Tout est nu, tout est pur… alors, l’homme en silence ouvre ses bras en croix et accueille le ciel à grandes brassées de joie. Il est heureux, et grand, il est noble et sincère, il est en empathie avec le vent et l’air, et offre au bleu du ciel de grands bouquets de pleurs, d’amour et de lumière et fleurs centenaires.
Son secret est immense, seuls les oiseaux du ciel le connaissent et le taisent… Ils lui chantent doucement des mots d’avant l’orage, des mots d’avant le temps, des mots perles des nues, qu’ils partagent en silence dans l’amour, la ferveur et le cœur des phrases.

L’espace est retrouvé, l’espace est reconquis. L’espace est une étoile, petite pierre de l’ombre… amie des ciels sans nombre.

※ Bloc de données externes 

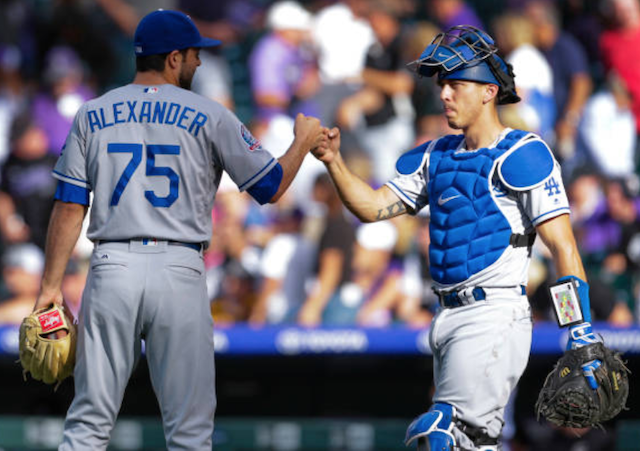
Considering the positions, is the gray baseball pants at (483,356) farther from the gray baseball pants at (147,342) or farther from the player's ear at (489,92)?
the gray baseball pants at (147,342)

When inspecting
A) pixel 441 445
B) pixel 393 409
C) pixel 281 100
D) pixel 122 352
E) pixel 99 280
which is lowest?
pixel 393 409

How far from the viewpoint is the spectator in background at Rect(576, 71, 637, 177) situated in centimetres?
899

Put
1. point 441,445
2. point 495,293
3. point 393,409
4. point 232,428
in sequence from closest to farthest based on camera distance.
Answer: point 441,445 < point 495,293 < point 232,428 < point 393,409

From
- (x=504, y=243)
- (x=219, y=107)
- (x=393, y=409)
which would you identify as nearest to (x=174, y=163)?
(x=219, y=107)

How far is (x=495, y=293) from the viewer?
430cm

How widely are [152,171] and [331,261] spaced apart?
165 inches

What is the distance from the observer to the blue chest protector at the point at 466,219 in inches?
170

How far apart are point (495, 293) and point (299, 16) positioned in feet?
20.4

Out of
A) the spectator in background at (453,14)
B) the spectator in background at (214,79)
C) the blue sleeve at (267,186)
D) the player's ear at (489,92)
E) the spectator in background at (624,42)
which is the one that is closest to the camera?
the blue sleeve at (267,186)

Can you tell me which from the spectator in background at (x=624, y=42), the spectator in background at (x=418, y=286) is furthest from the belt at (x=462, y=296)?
the spectator in background at (x=624, y=42)

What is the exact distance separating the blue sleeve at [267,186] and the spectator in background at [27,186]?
16.4 feet

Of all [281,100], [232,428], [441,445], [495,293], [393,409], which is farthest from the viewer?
[281,100]

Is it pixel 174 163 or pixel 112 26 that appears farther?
pixel 112 26

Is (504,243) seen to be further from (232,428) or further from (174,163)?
(232,428)
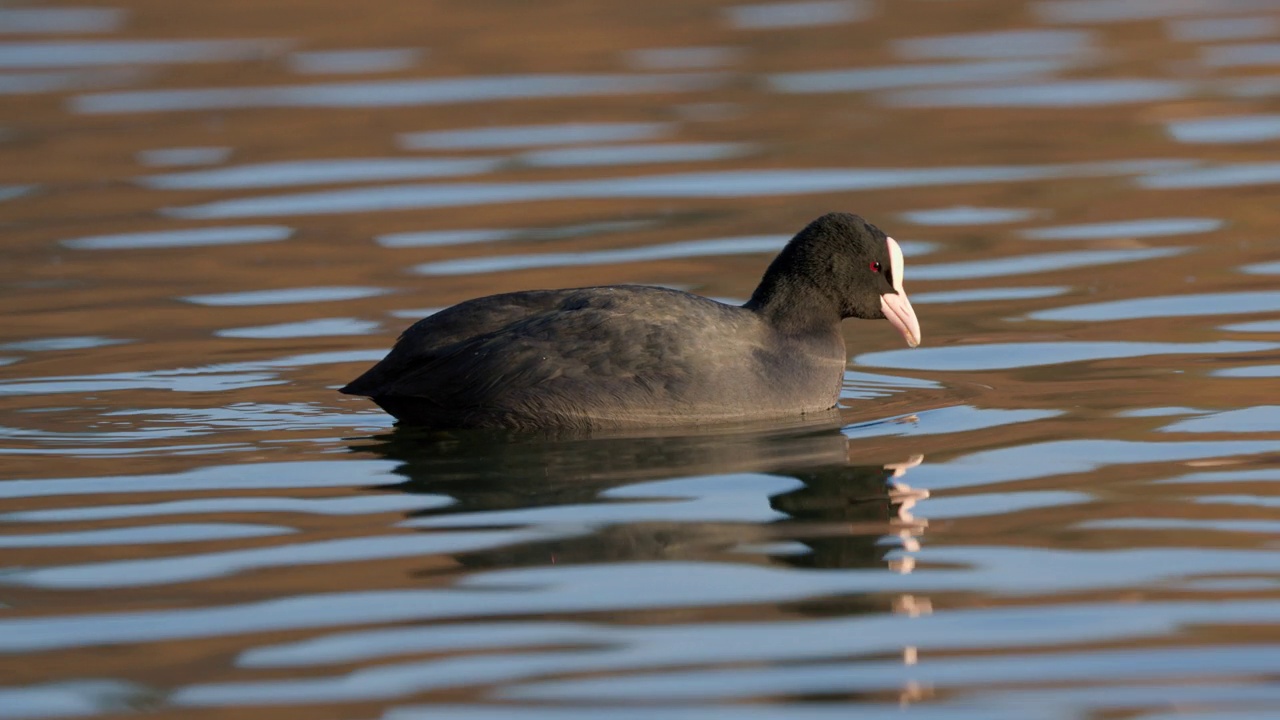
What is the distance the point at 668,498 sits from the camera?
6902 mm

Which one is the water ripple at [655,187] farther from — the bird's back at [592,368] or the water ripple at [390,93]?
the bird's back at [592,368]

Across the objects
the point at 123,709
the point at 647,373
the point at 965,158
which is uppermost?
the point at 965,158

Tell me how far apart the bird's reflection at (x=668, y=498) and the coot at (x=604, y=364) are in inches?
4.0

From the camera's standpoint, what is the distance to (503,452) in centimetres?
771

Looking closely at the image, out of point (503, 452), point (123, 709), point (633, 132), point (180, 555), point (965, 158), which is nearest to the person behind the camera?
point (123, 709)

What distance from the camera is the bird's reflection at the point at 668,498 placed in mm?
6254

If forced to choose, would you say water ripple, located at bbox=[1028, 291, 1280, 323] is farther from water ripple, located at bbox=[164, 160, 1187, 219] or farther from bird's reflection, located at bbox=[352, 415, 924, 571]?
water ripple, located at bbox=[164, 160, 1187, 219]

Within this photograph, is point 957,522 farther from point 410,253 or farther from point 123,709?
point 410,253

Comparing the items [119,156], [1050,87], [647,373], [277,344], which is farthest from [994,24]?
[647,373]

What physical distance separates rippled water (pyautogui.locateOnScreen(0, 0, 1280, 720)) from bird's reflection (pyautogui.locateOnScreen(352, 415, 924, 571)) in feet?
0.08

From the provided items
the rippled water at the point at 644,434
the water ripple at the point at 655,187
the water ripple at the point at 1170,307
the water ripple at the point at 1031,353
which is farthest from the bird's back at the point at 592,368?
the water ripple at the point at 655,187

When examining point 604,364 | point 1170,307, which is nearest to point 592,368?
point 604,364

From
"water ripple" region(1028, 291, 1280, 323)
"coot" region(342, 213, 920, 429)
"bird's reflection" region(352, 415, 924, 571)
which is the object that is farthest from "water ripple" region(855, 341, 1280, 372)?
"bird's reflection" region(352, 415, 924, 571)

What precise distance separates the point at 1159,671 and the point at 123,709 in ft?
8.12
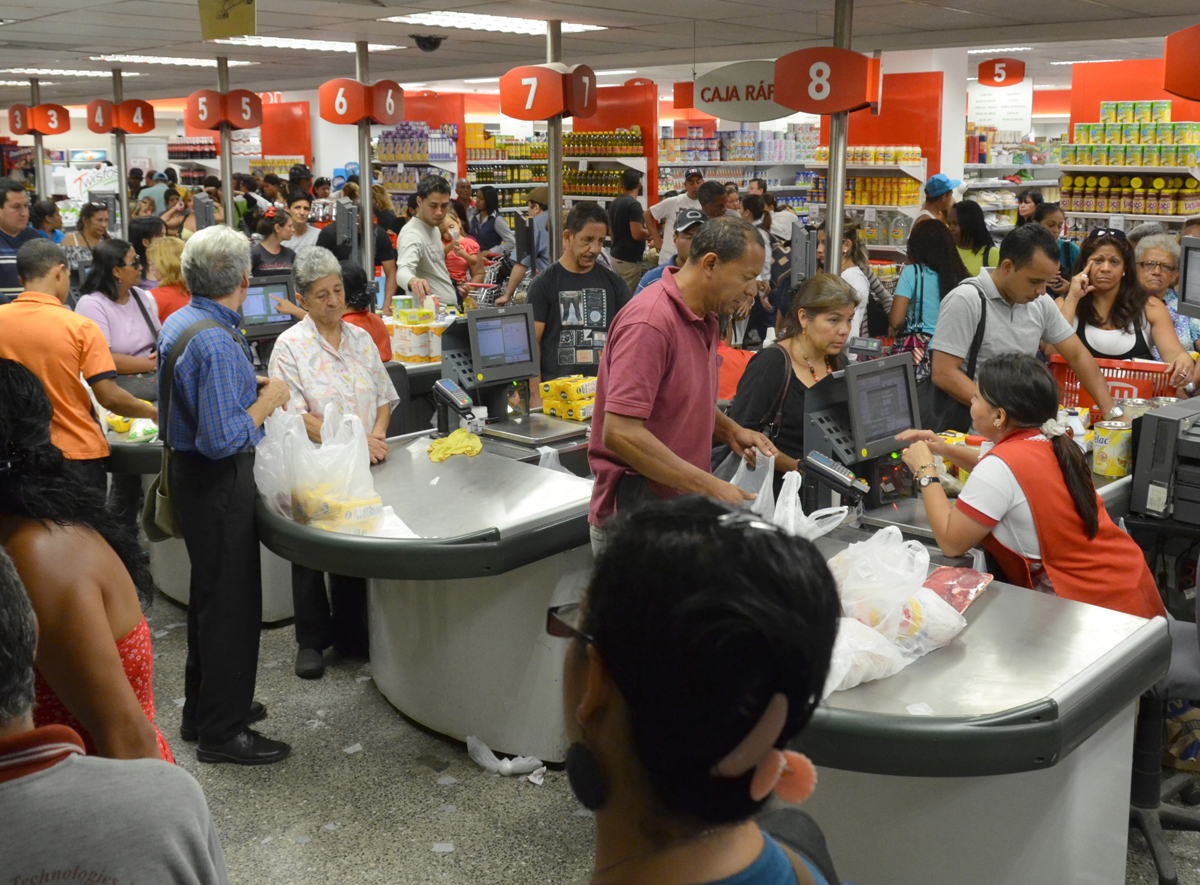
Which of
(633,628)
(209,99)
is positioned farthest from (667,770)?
(209,99)

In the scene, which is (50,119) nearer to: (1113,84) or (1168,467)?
(1113,84)

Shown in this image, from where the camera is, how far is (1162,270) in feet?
16.7

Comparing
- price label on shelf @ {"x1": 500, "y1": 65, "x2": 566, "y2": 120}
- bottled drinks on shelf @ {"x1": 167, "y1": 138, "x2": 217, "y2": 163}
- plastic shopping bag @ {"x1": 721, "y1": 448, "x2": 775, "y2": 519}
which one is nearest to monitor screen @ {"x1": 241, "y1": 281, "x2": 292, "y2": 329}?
price label on shelf @ {"x1": 500, "y1": 65, "x2": 566, "y2": 120}

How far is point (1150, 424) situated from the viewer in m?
3.51

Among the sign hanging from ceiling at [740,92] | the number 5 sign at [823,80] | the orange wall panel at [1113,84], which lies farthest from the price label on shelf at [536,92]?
the orange wall panel at [1113,84]

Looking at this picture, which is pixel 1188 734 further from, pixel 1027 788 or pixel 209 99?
pixel 209 99

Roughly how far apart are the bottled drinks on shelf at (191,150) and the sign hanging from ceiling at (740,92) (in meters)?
17.2

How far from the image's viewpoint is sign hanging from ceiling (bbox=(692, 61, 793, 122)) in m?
6.18

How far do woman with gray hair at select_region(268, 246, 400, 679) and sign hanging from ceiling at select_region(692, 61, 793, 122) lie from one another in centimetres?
309

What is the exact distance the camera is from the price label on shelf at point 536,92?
6.66 metres

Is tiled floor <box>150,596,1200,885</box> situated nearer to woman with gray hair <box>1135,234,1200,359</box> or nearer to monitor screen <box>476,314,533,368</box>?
monitor screen <box>476,314,533,368</box>

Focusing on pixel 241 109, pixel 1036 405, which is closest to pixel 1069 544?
pixel 1036 405

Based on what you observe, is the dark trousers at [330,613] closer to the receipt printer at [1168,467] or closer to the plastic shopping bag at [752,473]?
the plastic shopping bag at [752,473]

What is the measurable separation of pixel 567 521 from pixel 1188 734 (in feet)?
6.59
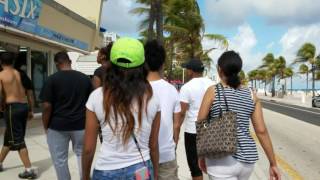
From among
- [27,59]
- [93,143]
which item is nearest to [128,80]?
[93,143]

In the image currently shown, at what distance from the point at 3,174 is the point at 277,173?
4.76 m

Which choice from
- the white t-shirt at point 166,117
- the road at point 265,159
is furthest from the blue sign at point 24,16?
the white t-shirt at point 166,117

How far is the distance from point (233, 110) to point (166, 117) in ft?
2.00

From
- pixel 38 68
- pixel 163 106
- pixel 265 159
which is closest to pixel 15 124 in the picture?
pixel 163 106

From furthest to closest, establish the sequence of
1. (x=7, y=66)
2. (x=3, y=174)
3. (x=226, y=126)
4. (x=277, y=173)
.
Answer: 1. (x=3, y=174)
2. (x=7, y=66)
3. (x=277, y=173)
4. (x=226, y=126)

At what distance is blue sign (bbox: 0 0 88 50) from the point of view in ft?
42.1

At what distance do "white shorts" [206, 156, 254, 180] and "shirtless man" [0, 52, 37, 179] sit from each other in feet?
13.0

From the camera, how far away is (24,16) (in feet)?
47.1

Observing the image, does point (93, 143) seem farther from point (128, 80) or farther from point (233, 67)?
point (233, 67)

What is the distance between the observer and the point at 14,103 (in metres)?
7.19

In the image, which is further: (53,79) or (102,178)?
(53,79)

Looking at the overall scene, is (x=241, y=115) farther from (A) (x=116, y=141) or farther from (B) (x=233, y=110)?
(A) (x=116, y=141)

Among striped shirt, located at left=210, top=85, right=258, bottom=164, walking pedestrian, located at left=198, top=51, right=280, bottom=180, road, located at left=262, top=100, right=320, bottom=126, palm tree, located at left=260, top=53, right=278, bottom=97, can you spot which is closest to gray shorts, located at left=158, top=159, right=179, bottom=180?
walking pedestrian, located at left=198, top=51, right=280, bottom=180

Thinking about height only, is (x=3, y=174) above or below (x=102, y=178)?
below
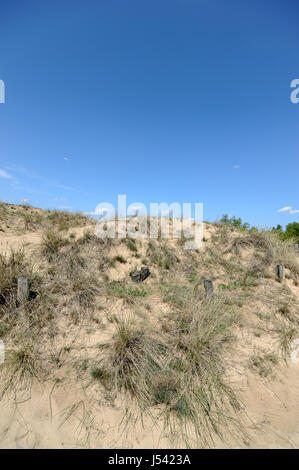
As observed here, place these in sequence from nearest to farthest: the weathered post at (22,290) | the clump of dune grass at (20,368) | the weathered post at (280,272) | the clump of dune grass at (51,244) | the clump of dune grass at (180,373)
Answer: the clump of dune grass at (180,373) → the clump of dune grass at (20,368) → the weathered post at (22,290) → the clump of dune grass at (51,244) → the weathered post at (280,272)

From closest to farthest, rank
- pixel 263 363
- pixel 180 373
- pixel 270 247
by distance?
pixel 180 373 < pixel 263 363 < pixel 270 247

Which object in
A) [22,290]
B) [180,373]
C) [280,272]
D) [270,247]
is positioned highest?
[270,247]

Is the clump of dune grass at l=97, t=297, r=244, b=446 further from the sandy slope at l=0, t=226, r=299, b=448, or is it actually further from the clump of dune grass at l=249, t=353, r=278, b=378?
the clump of dune grass at l=249, t=353, r=278, b=378

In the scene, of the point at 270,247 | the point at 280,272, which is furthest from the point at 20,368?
the point at 270,247

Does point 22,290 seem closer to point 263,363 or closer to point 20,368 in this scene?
point 20,368

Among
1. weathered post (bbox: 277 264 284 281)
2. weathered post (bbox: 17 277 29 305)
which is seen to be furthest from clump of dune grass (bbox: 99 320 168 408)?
weathered post (bbox: 277 264 284 281)

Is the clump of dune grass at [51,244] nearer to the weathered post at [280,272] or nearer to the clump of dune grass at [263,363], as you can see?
the clump of dune grass at [263,363]

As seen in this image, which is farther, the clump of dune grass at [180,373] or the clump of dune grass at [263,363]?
the clump of dune grass at [263,363]

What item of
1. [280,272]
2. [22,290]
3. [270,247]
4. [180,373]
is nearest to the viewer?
[180,373]

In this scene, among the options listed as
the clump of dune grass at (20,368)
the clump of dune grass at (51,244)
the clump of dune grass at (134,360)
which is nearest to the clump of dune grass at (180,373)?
the clump of dune grass at (134,360)

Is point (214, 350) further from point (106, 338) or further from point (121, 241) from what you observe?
point (121, 241)

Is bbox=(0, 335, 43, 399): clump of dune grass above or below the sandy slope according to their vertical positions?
above

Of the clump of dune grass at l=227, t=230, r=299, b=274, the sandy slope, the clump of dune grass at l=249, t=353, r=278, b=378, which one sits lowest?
the sandy slope
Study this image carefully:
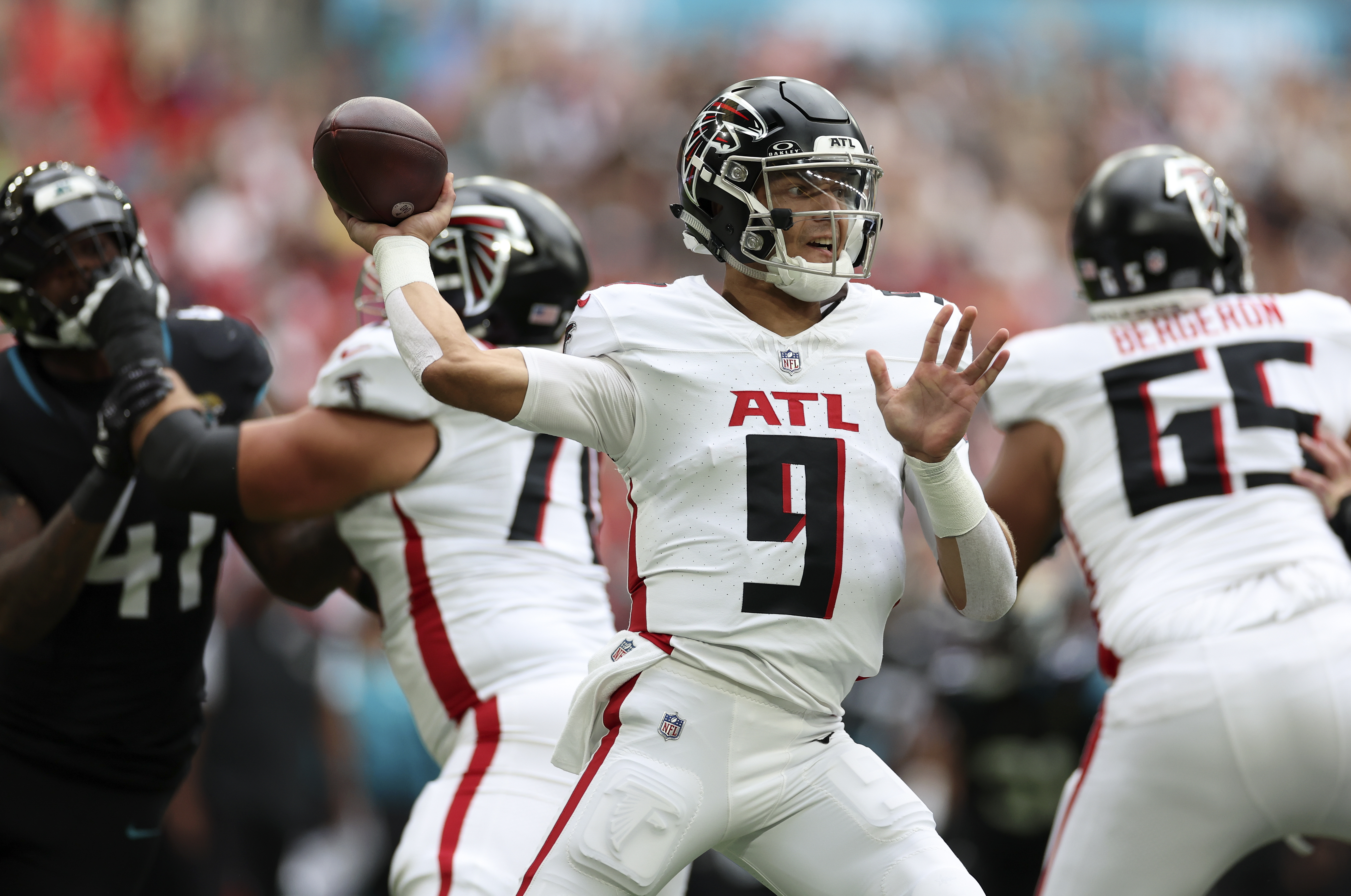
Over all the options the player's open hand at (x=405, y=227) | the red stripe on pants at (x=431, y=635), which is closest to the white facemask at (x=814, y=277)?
the player's open hand at (x=405, y=227)

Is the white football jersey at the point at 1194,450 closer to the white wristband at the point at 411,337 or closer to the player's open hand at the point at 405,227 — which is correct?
the player's open hand at the point at 405,227

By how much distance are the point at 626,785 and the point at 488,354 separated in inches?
33.3

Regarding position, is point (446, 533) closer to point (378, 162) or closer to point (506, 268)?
point (506, 268)

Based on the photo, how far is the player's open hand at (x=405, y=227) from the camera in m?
2.97

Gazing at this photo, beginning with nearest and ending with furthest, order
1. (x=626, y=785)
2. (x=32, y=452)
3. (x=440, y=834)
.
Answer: (x=626, y=785) < (x=440, y=834) < (x=32, y=452)

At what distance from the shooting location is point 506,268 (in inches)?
154

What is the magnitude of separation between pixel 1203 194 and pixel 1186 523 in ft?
3.23

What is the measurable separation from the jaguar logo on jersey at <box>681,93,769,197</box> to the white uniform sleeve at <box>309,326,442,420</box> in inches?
34.9

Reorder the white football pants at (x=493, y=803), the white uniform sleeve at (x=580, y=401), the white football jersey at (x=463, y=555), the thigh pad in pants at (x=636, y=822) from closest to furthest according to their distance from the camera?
the thigh pad in pants at (x=636, y=822) < the white uniform sleeve at (x=580, y=401) < the white football pants at (x=493, y=803) < the white football jersey at (x=463, y=555)

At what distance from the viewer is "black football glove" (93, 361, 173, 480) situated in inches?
142

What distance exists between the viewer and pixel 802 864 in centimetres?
276

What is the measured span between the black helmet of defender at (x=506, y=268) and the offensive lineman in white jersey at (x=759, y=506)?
870 mm

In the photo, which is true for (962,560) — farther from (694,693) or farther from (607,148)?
(607,148)

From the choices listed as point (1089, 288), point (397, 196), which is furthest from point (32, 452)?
point (1089, 288)
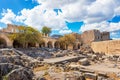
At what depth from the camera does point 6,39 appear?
35375mm

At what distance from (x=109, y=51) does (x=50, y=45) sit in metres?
18.2

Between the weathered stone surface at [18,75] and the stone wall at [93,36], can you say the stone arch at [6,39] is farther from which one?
the stone wall at [93,36]

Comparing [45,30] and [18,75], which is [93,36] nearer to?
[45,30]

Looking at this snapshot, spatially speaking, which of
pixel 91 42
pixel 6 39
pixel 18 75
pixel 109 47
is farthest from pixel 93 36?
pixel 18 75

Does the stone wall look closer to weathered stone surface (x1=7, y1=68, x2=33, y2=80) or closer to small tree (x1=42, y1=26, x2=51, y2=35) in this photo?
small tree (x1=42, y1=26, x2=51, y2=35)

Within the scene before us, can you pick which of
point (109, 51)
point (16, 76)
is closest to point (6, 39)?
point (109, 51)

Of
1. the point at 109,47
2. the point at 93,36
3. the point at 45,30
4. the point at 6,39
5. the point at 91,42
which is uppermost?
the point at 45,30

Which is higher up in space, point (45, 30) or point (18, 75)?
point (45, 30)

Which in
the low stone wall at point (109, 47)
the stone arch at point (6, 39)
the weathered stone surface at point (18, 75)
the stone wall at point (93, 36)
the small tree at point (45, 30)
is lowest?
the weathered stone surface at point (18, 75)

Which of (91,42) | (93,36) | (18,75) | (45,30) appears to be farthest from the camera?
(45,30)

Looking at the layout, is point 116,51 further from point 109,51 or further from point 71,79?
point 71,79

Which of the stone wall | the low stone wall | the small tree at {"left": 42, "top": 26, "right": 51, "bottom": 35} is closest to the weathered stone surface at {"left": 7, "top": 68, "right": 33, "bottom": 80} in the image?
the low stone wall

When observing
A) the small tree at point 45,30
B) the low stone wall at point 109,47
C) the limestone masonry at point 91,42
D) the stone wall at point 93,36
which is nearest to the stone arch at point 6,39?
the limestone masonry at point 91,42

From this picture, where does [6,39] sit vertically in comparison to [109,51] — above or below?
above
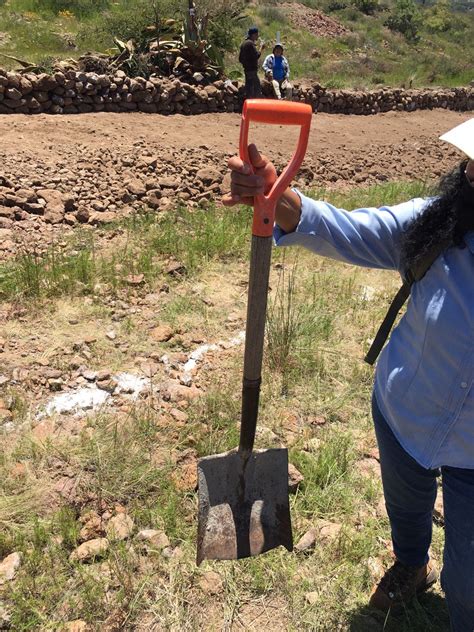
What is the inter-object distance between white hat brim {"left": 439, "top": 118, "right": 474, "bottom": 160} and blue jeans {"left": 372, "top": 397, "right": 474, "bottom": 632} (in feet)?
2.66

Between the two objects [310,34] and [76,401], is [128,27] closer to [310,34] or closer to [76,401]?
[76,401]

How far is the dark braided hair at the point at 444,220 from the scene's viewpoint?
141 centimetres

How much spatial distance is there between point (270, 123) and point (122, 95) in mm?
9053

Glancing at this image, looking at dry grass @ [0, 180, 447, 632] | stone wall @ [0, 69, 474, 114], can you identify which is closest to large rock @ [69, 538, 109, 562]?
dry grass @ [0, 180, 447, 632]

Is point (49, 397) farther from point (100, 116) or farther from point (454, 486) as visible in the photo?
point (100, 116)

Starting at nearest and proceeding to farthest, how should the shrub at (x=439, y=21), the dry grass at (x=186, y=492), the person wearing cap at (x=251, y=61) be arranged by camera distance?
the dry grass at (x=186, y=492) < the person wearing cap at (x=251, y=61) < the shrub at (x=439, y=21)

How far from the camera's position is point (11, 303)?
3.76 meters

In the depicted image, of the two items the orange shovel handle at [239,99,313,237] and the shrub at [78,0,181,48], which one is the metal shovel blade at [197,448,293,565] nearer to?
the orange shovel handle at [239,99,313,237]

Les fleurs sont sur le champ et appellent les étoiles, la lune qui là-haut rebondit sur le toit et verse des larmes de pluie qui filent sous les doigts, comme une enfance heureuse.
Il est là, l’homme noble, et sincère, et heureux… sous le toit de la vie, il avance et il dit, et il fait… il espère. Il foule le chemin de son pas d’homme sage. Il pense et il respire, et il enfonce le pied dans la terre d’un autre âge.

Les fleurs sont minuscules et chantent sur la lande. Elles sourient à celui qui passe et les regarde, elles sourient à cet homme de silence et de paix, à celui qui passe sans rien dire, sinon au ciel d’image qu’il vénère et honore de ses mains d’homme sage.

Les oiseaux sont en lui et caressent du bec ses pas d’homme qui marche, en silence, sans mot dire… cet homme des salines qui traverse le vent.

23 novembre 2010


(Aquarelle : (détail) / Georges Kulik )

lundi 22 novembre 2010

Résonance (suite)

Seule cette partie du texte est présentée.